TRECHO DO TEXTO:
Em junho, a Casas Bahia passou a ter um dono de novo, que nada tinha a ver com os Klein, a família fundadora, ou com o GPA, o grupo do qual a empresa já fez parte. Naquele mês, a empresa informou que tinha conseguido um acordo para conversão de debêntures do Banco do Brasil e do Bradesco em ações, reduzindo em 40% uma dívida que consumia qualquer melhoria operacional. 

A solução, desenhada um ano antes pela gestão executiva e pelo conselho no plano de recuperação extrajudicial, prolongou prazos e permitiu à empresa colocar o nariz para fora da água. As debêntures da série 1 tiveram vencimentos estendidos até novembro de 2027. A série 2 passou a ser conversível em ações. E a série 3, mais pulverizada, passou a ter um custo de CDI + 1,0% e vencimento em novembro de 2030.

Trechos de dados de perguntas espaciais:
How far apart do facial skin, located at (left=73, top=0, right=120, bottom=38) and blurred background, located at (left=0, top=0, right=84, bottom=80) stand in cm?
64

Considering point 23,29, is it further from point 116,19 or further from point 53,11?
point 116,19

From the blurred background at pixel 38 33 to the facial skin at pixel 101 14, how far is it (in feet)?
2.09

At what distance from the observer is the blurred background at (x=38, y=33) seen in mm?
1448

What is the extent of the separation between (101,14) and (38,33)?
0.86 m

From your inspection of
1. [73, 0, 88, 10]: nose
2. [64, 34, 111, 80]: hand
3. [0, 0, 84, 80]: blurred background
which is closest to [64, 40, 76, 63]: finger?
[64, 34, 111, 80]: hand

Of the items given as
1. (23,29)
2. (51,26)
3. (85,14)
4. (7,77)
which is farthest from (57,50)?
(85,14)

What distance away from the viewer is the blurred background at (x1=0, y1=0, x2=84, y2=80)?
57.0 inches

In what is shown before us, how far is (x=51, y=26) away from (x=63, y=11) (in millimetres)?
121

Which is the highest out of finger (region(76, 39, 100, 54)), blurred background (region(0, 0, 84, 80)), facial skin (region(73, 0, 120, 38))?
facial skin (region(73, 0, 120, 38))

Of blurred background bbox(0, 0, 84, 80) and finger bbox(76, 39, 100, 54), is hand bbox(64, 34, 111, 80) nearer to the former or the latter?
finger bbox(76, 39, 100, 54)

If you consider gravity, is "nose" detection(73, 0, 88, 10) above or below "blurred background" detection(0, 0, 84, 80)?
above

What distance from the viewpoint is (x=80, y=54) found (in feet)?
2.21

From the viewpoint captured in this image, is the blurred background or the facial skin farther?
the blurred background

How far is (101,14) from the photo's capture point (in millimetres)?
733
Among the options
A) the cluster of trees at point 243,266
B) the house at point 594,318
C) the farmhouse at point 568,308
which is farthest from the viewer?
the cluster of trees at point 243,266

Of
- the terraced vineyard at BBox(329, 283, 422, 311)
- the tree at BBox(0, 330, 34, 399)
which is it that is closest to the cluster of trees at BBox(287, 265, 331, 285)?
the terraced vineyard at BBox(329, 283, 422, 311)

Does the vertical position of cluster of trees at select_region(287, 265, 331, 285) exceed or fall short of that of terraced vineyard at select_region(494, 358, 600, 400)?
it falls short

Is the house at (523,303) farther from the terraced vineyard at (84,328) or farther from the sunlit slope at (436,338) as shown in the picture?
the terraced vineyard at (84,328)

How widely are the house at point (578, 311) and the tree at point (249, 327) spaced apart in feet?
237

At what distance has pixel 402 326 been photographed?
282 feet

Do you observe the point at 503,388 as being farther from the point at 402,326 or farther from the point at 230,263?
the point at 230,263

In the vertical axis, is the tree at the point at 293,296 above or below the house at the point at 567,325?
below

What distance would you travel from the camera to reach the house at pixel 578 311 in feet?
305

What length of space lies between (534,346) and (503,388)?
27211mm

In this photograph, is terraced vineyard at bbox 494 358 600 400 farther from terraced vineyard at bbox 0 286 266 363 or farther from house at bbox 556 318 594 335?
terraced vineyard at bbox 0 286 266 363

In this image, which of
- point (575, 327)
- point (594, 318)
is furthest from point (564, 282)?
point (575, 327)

LISTA DE TAREFAS:
a - Segundo o trecho sobre a reestruturação da dívida da Casas Bahia, até quando foram estendidos os vencimentos das debêntures da série 1?
b - Na listagem, troque "furthest" por "farthest" nas linhas que vão da que contém "In this photograph, is" até o final da listagem, inclusive. Reproduza apenas essas linhas, sem outras alterações.

SOLUÇÕES POR TAREFA:
a - Até novembro de 2027.

b -
In this photograph, is terraced vineyard at bbox 494 358 600 400 farther from terraced vineyard at bbox 0 286 266 363 or farther from house at bbox 556 318 594 335?
terraced vineyard at bbox 0 286 266 363

In this image, which of
- point (575, 327)
- point (594, 318)
is farthest from point (564, 282)?
point (575, 327)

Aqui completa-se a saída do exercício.